17 August 2023   |   12:30 WIB
Image
Yudi Supriyanto Jurnalis Hypeabis.id

Religius, nasionalis, dan sosialis dapat terlihat begitu menyatu pada diri Tjokroaminoto dalam film Guru Bangsa Tjokroaminoto (2015) garapan sutradara Garin Nugroho. Sang peracik sinema itu mampu menampilkan pesan dan visual kemerdekaan yang apik tanpa aksi peperangan. 

Film Guru Bangsa Tjokroaminoto rasanya tepat menjadi film yang patut ditonton oleh para generasi muda saat ini. ide-ide dan gagasan tentang kemerdekaan yang dimiliki oleh sang pejuang begitu kuat tersaji dalam film bergenre drama tersebut. 

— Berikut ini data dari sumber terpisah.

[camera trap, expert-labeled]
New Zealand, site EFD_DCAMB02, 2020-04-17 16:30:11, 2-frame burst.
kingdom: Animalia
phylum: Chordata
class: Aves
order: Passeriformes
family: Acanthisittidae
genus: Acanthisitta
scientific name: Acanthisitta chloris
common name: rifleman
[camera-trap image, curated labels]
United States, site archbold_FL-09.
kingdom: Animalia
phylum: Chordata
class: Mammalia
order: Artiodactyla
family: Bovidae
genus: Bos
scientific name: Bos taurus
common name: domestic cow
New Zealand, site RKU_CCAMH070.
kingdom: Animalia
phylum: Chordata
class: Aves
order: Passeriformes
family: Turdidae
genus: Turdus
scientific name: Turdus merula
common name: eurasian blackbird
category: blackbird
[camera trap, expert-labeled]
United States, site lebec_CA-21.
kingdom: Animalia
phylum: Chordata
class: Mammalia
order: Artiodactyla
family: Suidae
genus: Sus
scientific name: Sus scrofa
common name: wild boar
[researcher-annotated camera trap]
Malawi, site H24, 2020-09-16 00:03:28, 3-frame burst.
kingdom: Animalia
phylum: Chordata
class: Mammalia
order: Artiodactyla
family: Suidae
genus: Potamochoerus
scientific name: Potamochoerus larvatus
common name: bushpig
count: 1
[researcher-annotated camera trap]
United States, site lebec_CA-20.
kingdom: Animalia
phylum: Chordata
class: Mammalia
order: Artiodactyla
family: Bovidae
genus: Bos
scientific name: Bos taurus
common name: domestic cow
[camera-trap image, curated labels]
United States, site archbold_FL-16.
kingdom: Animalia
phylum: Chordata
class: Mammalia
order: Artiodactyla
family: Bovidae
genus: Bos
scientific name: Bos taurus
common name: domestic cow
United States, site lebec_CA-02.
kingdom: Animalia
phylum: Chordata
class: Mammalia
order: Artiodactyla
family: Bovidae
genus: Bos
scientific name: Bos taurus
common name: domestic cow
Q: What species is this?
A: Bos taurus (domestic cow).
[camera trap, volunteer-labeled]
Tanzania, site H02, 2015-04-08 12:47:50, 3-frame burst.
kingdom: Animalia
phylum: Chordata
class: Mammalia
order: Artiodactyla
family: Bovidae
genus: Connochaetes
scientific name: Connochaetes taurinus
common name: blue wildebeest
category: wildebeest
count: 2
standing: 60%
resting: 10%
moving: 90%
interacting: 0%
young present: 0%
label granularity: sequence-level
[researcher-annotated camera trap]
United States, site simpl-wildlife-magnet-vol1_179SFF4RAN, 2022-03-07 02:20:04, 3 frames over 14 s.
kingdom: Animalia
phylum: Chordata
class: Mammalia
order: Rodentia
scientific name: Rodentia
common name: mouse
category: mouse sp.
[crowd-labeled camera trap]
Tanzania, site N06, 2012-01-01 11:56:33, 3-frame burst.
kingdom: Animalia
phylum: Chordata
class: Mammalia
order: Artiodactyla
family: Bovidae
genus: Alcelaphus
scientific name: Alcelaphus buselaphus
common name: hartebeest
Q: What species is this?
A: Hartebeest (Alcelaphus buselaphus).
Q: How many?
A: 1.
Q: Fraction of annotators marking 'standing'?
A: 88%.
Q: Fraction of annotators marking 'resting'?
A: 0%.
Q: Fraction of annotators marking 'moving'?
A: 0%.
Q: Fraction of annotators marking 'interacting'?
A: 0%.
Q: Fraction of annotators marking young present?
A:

Garin menyajikan alur cerita maju dan mundur. Pertama-tama, penonton akan menemukan Tjokroaminoto tengah diinterogasi di sebuah penjara oleh seorang dari Belanda dan juga pendatang dari Yaman yang memilih setia sebagai bagian dari kerajaan asing. Dari adegan awal itu, kita dapat mengenal seperti apa kepribadian tokoh bangsa itu. Dia tidak kenal takut.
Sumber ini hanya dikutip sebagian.